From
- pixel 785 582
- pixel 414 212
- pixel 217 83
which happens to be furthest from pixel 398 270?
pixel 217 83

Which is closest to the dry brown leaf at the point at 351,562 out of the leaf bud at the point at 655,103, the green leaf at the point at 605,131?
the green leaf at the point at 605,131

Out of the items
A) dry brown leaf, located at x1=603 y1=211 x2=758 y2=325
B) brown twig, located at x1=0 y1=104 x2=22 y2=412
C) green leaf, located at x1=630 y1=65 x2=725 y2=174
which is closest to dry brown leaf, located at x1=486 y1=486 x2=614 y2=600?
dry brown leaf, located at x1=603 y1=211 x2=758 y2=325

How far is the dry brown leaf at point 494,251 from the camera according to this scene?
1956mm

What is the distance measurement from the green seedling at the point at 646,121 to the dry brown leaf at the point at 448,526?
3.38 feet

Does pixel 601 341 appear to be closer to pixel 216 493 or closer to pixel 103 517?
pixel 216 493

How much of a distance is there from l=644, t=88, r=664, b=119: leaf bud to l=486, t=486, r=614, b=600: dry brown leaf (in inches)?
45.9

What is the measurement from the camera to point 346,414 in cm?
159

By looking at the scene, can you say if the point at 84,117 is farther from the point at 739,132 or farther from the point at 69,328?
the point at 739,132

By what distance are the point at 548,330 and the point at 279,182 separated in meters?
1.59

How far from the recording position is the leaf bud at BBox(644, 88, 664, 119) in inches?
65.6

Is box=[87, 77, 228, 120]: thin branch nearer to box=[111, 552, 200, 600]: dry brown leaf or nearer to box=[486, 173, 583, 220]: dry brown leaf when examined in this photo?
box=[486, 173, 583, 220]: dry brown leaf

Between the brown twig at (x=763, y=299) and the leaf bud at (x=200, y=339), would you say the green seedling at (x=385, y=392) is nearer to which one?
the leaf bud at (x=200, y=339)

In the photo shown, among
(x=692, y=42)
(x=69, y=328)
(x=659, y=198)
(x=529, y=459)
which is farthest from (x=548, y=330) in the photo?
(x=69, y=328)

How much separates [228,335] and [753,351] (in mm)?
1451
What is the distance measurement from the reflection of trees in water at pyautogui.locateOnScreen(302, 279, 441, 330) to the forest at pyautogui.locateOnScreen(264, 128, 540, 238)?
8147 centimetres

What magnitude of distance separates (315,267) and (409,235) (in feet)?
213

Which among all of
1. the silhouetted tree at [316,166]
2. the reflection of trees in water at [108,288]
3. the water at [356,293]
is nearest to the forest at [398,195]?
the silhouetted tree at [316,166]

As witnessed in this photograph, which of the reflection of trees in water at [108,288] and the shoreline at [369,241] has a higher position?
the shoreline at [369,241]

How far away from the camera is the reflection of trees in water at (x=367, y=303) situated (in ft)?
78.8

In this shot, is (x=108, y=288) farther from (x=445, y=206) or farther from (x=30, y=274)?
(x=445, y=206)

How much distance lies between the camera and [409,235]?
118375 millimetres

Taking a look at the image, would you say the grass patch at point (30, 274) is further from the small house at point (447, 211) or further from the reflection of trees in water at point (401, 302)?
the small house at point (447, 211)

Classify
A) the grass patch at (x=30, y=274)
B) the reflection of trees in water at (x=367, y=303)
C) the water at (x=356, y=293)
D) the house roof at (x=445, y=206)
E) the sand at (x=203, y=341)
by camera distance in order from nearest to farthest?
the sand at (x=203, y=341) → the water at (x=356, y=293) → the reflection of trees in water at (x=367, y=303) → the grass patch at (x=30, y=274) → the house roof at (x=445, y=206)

STATED GOAL: Lay out everything from the line containing "How much distance" down to the end of the data as a two-column CSV with the headers text and answer. Give one row per text-and-answer pair, put each field in double quotes, and replace any line breaks with spaces.

RESULT BELOW:
text,answer
"How much distance lies between the camera and [409,235]?","118375 millimetres"
"Taking a look at the image, would you say the grass patch at point (30, 274) is further from the small house at point (447, 211) or further from the reflection of trees in water at point (401, 302)?","the small house at point (447, 211)"
"Classify A) the grass patch at (x=30, y=274) B) the reflection of trees in water at (x=367, y=303) C) the water at (x=356, y=293) D) the house roof at (x=445, y=206) E) the sand at (x=203, y=341) by camera distance in order from nearest to farthest?","the sand at (x=203, y=341) → the water at (x=356, y=293) → the reflection of trees in water at (x=367, y=303) → the grass patch at (x=30, y=274) → the house roof at (x=445, y=206)"